中:そうですね。やはりそうしたことも含めてお客様と同じ場所にいること、空間を共有できるというのは、コンサートの醍醐味だと思います。
篠原:私たちも、お客様と一緒に呼吸する感覚を持って演奏しています。ホールの響きと相まって、お客様のエネルギーを感じながら演奏できるのが、私たちにとっても幸せなことです。
北田:私は、音って肌で感じられると思っていて、コンサートホールだと、音の風のようなものが感じられると思います。これをぜひ、会場で体験していただきたいです!

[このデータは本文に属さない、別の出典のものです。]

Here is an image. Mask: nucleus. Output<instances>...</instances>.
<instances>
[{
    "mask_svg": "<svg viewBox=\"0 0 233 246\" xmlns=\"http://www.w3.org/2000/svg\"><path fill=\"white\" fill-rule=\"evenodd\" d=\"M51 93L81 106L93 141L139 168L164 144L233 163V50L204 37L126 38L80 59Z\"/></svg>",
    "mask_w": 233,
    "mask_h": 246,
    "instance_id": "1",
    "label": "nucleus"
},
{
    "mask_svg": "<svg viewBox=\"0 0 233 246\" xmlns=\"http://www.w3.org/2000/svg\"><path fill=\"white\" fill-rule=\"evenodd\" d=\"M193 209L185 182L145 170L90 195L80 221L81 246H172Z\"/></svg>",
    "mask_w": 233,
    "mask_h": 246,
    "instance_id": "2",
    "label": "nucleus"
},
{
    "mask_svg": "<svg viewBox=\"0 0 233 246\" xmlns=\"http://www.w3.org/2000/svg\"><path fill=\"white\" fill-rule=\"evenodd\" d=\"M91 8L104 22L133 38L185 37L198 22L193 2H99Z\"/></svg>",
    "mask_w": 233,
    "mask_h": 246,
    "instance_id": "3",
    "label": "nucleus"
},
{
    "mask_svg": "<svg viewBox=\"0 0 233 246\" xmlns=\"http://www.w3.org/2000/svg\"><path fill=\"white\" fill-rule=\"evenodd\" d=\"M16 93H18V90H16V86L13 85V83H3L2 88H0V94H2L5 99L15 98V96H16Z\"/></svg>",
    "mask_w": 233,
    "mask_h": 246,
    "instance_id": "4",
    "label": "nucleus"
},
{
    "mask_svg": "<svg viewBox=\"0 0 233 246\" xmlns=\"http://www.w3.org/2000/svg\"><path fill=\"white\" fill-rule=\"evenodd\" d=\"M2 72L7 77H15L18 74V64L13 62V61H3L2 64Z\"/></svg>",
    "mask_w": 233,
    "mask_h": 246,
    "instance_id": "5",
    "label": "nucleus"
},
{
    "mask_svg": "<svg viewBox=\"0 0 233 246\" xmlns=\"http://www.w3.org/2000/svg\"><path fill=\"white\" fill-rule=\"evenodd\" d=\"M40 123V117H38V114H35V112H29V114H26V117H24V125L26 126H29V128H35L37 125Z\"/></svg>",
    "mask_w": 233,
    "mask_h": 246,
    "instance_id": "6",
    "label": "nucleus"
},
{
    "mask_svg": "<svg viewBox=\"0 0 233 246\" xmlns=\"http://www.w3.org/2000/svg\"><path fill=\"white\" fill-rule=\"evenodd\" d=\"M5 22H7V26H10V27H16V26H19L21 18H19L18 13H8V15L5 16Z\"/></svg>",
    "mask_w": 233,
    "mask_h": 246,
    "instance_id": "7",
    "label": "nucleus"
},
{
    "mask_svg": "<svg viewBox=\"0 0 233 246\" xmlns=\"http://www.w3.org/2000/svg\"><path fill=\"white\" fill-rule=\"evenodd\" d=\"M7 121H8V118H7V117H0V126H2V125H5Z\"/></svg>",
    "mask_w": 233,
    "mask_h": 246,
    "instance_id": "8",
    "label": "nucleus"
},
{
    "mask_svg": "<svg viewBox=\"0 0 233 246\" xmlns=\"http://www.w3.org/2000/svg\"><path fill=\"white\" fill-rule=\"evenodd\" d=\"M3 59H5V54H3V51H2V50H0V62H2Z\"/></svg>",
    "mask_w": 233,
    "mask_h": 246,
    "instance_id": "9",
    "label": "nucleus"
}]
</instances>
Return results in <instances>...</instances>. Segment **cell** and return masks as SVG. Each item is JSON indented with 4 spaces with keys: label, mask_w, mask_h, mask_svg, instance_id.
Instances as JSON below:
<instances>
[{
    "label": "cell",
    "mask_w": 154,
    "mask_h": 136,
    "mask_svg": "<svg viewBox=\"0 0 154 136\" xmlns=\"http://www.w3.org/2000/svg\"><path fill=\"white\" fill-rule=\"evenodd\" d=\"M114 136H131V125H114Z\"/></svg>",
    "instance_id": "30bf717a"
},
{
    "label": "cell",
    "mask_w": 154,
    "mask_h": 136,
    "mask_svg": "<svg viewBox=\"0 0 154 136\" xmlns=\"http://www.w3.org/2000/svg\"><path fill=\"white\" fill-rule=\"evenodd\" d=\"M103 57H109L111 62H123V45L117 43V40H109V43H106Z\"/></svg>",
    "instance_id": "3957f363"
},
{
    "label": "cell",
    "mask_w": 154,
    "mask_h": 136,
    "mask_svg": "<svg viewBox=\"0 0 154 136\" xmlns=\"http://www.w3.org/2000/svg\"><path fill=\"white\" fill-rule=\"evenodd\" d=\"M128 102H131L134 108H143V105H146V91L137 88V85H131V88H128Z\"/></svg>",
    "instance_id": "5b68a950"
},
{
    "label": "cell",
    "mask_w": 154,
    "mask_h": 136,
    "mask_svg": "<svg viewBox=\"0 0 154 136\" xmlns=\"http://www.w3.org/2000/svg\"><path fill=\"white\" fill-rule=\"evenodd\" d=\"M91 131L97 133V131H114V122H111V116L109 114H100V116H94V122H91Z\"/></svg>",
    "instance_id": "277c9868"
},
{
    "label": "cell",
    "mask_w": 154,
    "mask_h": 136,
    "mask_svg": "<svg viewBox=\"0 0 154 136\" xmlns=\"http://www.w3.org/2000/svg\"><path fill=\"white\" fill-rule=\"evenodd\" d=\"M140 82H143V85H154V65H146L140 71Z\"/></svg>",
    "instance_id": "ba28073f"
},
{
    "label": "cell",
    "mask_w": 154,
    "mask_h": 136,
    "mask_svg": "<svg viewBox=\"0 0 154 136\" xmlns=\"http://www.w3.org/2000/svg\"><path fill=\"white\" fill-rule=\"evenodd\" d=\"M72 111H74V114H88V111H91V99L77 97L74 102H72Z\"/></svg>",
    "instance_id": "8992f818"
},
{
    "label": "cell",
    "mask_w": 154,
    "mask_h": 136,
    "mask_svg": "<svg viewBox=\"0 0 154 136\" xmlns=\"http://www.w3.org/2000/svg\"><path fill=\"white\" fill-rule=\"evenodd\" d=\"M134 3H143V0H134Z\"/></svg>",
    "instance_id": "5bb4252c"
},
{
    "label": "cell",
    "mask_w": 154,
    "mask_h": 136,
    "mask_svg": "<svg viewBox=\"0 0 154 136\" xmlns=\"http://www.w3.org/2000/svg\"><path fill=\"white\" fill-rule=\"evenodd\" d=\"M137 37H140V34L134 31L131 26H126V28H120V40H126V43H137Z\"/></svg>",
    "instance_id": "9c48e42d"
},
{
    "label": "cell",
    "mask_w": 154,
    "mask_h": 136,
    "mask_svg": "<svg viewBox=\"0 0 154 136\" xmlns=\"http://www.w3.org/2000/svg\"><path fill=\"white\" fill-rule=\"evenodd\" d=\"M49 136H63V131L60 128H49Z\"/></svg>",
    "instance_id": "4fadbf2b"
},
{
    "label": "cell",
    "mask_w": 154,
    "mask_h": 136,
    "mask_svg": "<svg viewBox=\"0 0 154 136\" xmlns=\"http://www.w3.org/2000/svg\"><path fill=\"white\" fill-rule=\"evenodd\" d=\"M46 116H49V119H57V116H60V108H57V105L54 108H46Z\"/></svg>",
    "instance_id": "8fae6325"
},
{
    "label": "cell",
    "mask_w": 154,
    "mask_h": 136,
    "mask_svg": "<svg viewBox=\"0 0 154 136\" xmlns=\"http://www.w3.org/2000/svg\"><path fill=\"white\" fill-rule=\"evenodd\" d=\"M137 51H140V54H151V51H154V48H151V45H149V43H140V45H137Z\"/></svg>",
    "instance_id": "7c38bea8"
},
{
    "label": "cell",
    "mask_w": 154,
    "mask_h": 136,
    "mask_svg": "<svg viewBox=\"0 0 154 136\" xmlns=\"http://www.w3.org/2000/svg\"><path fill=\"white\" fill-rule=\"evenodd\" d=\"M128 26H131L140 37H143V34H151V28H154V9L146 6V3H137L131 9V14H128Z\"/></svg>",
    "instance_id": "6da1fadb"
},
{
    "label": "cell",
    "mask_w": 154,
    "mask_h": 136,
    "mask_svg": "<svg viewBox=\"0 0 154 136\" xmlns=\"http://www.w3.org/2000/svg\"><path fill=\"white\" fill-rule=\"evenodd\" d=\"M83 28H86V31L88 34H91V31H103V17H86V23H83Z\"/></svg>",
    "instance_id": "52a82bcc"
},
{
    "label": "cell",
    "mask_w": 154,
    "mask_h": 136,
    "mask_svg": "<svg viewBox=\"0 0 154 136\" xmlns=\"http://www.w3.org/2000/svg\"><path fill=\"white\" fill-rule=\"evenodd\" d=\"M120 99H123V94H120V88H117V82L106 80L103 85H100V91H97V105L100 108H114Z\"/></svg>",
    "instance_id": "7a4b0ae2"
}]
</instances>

中:そして私たち自身が、いつも弦楽四重奏の良さが少しでも伝わるようにと思いながら演奏しています。それは何より聴いてくれるお客様がいてくださっているので、これからもその時できる最大限のいいパフォーマンスをしていきたいと思っています!
――これまで伺ってきた音楽作りのどの工程も、言葉でいうのは簡単ですが、皆さんはいつも真摯に取り組まれているのがよく分かりました。ぜひ、皆さんと一緒に音楽を作ることができるコンサートという場に、たくさんの方に足を運んでもらいたいですね。本当にありがとございました!
<取材・文 北山奏子>
カルテット・アマービレ
2016年9月難関で知られる第65回ARDミュンヘン国際音楽コンクール弦楽四重奏部門第3位に入賞、あわせて特別賞(コンクール委嘱作品の最優秀解釈賞)を受賞。19年11月、ニューヨークで行われたヤングコンサートアーティスト国際オーディションで第1位を獲得。ニューヨーク、ワシントンなどでの米国デビューツアーが予定されている。
15年桐朋学園大学在籍中の篠原悠那、北田千尋、中恵菜、笹沼樹により結成される。山崎伸子、磯村和英氏に師事。第10回横浜国際音楽コンクール第1位及び全部門グランプリ、第12回ルーマニア国際音楽コンクール第1位、第4回宗次ホール弦楽四重奏コンクール第1位、聴衆賞受賞。第12回ミュージックアカデミーinみやざき講師特別賞、第26回リゾナーレ室内楽セミナー奨励賞、第37回霧島国際音楽祭賞、 堤剛音楽監督賞を受賞。松尾学術振興財団より第26〜28回、第30回松尾音楽助成・奨励を受ける。プロジェクトQ第13章に出演し、カルミナ四重奏団、今井信子らのマスタークラスを受講。